__Travail demandé__:
1 – Recopiez fidèlement le passage du texte sur la récompense alimentaire, en commençant par « Cette dérégulation du » et en poursuivant jusqu'à « Drug Research Institute. ».
2 – Traduisez en anglais la phrase suivante, tirée du texte sur la récompense alimentaire : « On devra alors manger davantage d’aliments gras et sucrés pour atteindre cette sensation de plaisir, conduisant souvent à une prise de poids, voire à l’obésité. »

Dans le cadre de l’alimentation, la consommation fréquente d’aliments riches en sucres et en graisses sur-stimule ce système, ce qui peut entraîner son dysfonctionnement. On devra alors manger davantage d’aliments gras et sucrés pour atteindre cette sensation de plaisir, conduisant souvent à une prise de poids, voire à l’obésité.

Cette dérégulation du système de la récompense alimentaire est, par ailleurs, susceptible de mener à des comportements compulsifs comme le « binge eating » (en français, on parle d’hyperphagie boulimique ou encore de frénésie alimentaire). « Ce trouble du comportement alimentaire se manifeste par une consommation récurrente et dans un cours laps de temps de grandes quantités d’aliments, dépassant les besoins en calories au cours d’une journée », fait savoir Amandine Everard, chercheuse qualifiée FNRS et investigatrice du Wel Research Institute dans le groupe de recherches Metabolism & Nutrition du Louvain Drug Research Institute.

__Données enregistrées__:
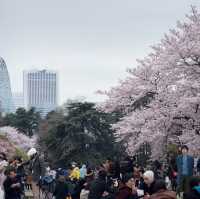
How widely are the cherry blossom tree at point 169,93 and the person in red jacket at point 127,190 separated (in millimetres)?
14178

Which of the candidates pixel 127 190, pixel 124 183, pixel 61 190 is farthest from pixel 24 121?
pixel 127 190

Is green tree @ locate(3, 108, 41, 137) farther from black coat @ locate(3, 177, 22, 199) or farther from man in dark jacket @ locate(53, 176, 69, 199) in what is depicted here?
black coat @ locate(3, 177, 22, 199)

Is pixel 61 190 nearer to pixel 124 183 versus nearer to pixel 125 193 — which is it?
pixel 124 183

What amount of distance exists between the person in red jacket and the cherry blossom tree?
14.2 m

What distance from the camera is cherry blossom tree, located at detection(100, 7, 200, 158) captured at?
80.3 feet

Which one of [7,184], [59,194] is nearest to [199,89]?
[59,194]

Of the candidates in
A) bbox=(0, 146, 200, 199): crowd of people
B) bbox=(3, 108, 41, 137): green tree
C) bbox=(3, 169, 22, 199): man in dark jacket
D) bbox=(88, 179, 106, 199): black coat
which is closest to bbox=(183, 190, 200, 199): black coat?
bbox=(0, 146, 200, 199): crowd of people

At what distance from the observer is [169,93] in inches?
1035

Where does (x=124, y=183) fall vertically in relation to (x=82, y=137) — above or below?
above

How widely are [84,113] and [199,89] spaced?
95.9 feet

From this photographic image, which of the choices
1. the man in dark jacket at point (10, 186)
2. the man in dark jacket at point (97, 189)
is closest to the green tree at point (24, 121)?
the man in dark jacket at point (10, 186)

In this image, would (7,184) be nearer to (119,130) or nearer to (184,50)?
(184,50)

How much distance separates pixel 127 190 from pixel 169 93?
17.5 m

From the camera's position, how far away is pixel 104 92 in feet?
109
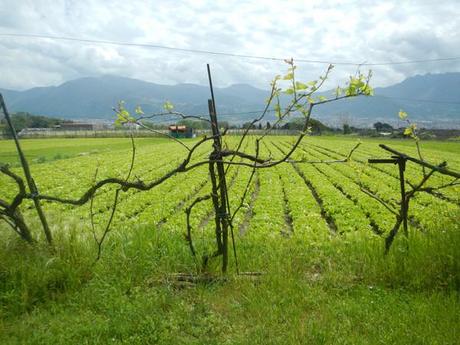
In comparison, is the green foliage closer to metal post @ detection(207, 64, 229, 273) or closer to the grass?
metal post @ detection(207, 64, 229, 273)

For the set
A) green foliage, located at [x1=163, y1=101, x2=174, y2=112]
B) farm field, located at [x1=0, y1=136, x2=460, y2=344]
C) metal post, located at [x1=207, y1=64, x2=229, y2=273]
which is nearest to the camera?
farm field, located at [x1=0, y1=136, x2=460, y2=344]

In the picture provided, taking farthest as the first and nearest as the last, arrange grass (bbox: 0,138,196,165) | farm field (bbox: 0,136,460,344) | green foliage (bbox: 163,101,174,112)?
grass (bbox: 0,138,196,165), green foliage (bbox: 163,101,174,112), farm field (bbox: 0,136,460,344)

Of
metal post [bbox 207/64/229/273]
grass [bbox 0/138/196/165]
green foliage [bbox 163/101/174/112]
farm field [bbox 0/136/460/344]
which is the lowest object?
grass [bbox 0/138/196/165]

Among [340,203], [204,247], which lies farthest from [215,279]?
[340,203]

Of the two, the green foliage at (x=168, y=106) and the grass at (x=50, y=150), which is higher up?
the green foliage at (x=168, y=106)

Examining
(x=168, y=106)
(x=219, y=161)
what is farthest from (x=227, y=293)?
(x=168, y=106)

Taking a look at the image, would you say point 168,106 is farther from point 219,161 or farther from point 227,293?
point 227,293

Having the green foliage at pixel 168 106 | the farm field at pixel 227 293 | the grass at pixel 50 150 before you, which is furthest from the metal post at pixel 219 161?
the grass at pixel 50 150

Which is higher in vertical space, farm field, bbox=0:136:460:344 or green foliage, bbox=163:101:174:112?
green foliage, bbox=163:101:174:112

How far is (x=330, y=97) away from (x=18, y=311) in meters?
4.31

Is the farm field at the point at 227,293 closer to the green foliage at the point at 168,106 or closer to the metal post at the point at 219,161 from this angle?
the metal post at the point at 219,161

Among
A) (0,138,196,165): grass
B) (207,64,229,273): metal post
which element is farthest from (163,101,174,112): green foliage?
(0,138,196,165): grass

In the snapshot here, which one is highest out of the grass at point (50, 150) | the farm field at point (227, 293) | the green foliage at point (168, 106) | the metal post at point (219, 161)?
the green foliage at point (168, 106)

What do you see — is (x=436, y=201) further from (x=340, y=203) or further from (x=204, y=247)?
(x=204, y=247)
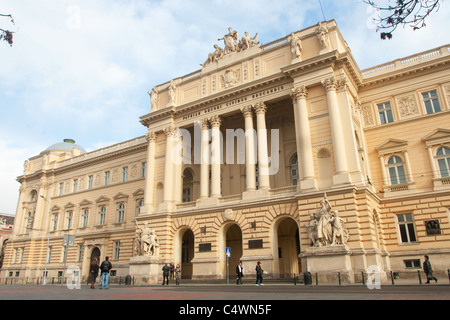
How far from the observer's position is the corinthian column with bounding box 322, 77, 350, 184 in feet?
81.6

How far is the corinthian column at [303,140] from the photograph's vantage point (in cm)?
2622

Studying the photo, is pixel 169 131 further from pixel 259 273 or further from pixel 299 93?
pixel 259 273

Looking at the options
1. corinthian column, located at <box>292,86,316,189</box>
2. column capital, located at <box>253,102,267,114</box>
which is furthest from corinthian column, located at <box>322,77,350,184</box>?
column capital, located at <box>253,102,267,114</box>

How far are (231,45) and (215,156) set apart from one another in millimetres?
11228

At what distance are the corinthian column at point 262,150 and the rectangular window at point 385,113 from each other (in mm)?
9833

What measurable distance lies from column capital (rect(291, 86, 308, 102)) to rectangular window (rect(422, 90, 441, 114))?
9.58m

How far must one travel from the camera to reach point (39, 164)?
55031 millimetres

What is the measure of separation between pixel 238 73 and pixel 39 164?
38.4 meters

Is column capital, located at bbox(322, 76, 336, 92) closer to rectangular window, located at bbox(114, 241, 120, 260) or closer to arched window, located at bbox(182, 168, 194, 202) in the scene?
arched window, located at bbox(182, 168, 194, 202)

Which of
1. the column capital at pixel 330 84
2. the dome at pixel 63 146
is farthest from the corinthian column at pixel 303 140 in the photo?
the dome at pixel 63 146

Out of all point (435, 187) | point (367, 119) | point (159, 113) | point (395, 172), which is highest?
point (159, 113)

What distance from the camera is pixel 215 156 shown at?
31.9 metres
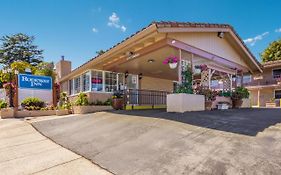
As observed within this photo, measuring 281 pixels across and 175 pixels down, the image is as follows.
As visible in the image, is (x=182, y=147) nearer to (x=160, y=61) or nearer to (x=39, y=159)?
(x=39, y=159)

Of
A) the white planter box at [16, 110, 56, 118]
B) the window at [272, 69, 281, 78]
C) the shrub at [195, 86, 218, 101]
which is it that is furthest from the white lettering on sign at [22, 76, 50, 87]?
the window at [272, 69, 281, 78]

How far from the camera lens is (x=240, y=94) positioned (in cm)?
1201

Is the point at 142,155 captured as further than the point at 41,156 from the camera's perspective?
No

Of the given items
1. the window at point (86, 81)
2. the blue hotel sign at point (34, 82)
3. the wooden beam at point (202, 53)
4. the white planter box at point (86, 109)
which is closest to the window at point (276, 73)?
the wooden beam at point (202, 53)

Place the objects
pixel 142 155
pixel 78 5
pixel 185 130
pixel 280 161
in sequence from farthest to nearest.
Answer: pixel 78 5 → pixel 185 130 → pixel 142 155 → pixel 280 161

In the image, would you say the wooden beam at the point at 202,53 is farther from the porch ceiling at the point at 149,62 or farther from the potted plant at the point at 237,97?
the potted plant at the point at 237,97

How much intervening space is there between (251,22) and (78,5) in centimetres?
1368

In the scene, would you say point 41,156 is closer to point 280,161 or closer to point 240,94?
point 280,161

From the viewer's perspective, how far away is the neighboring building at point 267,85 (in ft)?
77.2

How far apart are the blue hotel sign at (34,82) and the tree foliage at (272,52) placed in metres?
31.1

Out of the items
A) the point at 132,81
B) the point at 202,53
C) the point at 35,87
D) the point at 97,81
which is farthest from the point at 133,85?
the point at 35,87

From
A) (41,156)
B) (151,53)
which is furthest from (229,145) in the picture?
(151,53)

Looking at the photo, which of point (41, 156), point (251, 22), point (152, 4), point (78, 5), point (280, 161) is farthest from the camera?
point (251, 22)

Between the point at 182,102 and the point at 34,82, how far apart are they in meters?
12.5
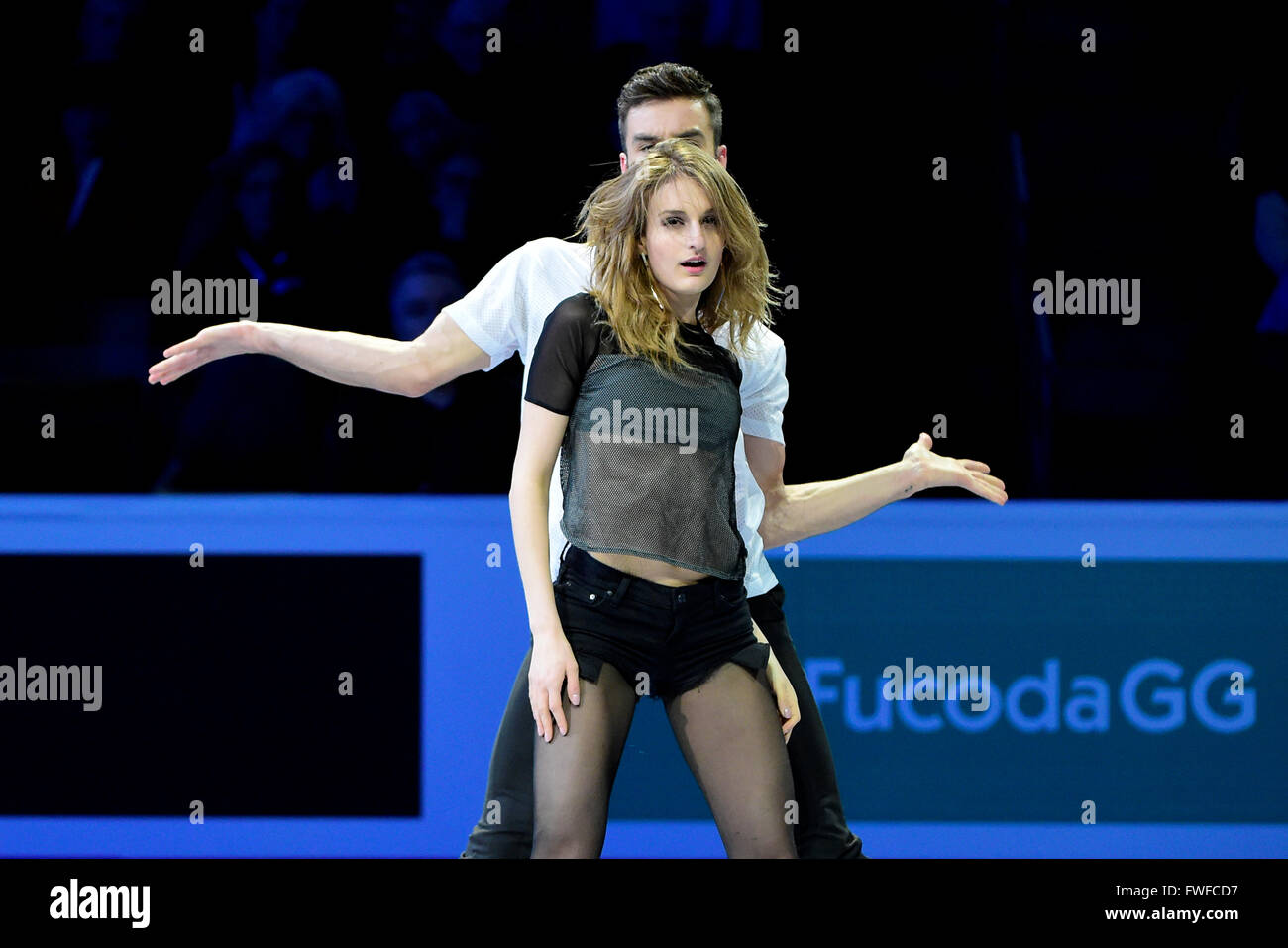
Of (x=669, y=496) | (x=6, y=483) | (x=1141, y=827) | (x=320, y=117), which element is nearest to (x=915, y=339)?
(x=1141, y=827)

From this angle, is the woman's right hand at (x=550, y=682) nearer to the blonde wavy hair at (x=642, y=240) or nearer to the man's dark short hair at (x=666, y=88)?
the blonde wavy hair at (x=642, y=240)

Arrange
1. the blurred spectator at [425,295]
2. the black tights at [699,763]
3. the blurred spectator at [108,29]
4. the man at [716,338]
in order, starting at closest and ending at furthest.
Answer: the black tights at [699,763] → the man at [716,338] → the blurred spectator at [425,295] → the blurred spectator at [108,29]

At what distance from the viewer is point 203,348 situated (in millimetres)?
2965

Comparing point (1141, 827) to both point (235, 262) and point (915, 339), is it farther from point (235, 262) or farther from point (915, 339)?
point (235, 262)

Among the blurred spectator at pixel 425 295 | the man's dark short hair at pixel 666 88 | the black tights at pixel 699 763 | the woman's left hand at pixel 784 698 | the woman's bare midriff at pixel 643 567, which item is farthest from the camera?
the blurred spectator at pixel 425 295

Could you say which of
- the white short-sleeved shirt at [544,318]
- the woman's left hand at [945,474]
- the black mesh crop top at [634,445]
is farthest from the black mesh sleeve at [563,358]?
the woman's left hand at [945,474]

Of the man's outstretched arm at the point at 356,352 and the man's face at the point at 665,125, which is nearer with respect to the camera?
the man's outstretched arm at the point at 356,352

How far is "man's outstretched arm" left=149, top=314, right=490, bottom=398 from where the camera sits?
9.77ft

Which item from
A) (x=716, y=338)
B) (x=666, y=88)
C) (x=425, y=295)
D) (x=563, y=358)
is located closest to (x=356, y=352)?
(x=563, y=358)

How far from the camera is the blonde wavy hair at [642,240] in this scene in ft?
8.76

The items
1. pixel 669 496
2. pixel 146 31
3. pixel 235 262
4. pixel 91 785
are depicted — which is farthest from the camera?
pixel 146 31

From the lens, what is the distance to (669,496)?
2625 millimetres

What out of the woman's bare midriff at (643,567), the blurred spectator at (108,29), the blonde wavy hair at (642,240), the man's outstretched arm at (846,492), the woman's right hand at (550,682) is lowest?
the woman's right hand at (550,682)

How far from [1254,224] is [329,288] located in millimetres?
3017
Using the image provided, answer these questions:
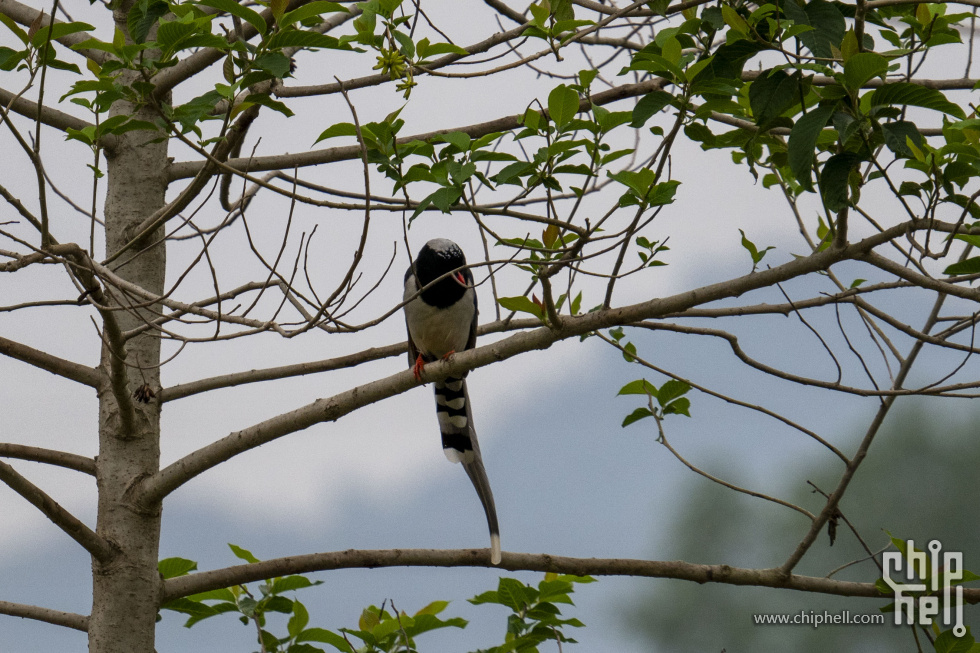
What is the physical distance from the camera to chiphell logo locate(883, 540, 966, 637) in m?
2.86

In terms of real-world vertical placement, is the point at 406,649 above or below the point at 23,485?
below

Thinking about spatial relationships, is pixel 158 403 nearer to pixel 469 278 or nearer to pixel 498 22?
pixel 469 278

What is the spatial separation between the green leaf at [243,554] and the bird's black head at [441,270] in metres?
1.34

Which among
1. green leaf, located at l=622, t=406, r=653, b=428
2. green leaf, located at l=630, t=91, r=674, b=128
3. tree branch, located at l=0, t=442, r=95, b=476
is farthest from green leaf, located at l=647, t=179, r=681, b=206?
tree branch, located at l=0, t=442, r=95, b=476

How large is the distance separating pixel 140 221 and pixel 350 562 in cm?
169

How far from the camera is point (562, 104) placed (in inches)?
86.7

__Réponses ci-dessous__:
1 –
Cette dérégulation du système de la récompense alimentaire est, par ailleurs, susceptible de mener à des comportements compulsifs comme le « binge eating » (en français, on parle d’hyperphagie boulimique ou encore de frénésie alimentaire). « Ce trouble du comportement alimentaire se manifeste par une consommation récurrente et dans un cours laps de temps de grandes quantités d’aliments, dépassant les besoins en calories au cours d’une journée », fait savoir Amandine Everard, chercheuse qualifiée FNRS et investigatrice du Wel Research Institute dans le groupe de recherches Metabolism & Nutrition du Louvain Drug Research Institute.

2 – One will then have to eat more fatty and sugary foods to reach this feeling of pleasure, often leading to weight gain, or even to obesity.